Copy the rows below, substituting "wheel of cheese" for every "round cheese wheel" and keeping everything else the same.

>> BEGIN ROWS

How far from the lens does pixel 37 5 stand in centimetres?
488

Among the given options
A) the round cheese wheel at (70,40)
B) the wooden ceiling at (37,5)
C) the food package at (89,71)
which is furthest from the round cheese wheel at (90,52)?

>> END ROWS

OUTPUT OF THE EXERCISE
How far from the lens does pixel 37 5 stand in centimetres?
488

Among the given options
A) the wheel of cheese at (70,40)
B) the wooden ceiling at (37,5)
C) the food package at (89,71)
which is furthest from the wheel of cheese at (90,52)?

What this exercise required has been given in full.